Page images and extracted text
★ ★ ★ ★ ★
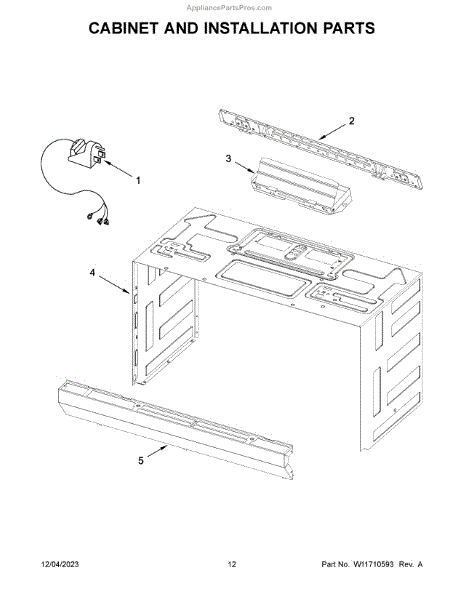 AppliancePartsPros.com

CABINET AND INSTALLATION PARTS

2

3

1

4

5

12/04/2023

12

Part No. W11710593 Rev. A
★ ★ ★ ★ ★
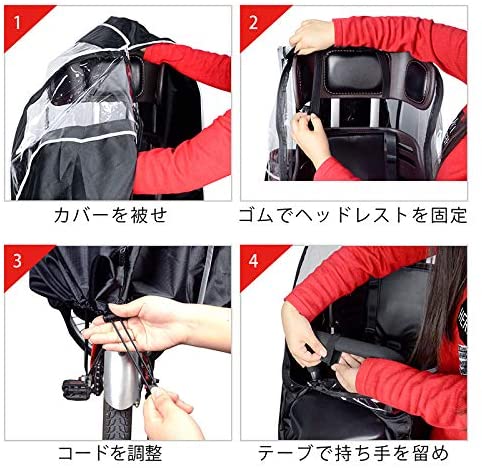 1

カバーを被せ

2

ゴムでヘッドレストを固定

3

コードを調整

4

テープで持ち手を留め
★ ★ ★ ★ ★
REQUIREMENT >>
Give the lines above again exactly, from the one containing "AppliancePartsPros.com" to the one containing "Part No. W11710593 Rev. A", both included, but leave out the pictures.

TASK RESULT >>
 AppliancePartsPros.com

CABINET AND INSTALLATION PARTS

2

3

1

4

5

12/04/2023

12

Part No. W11710593 Rev. A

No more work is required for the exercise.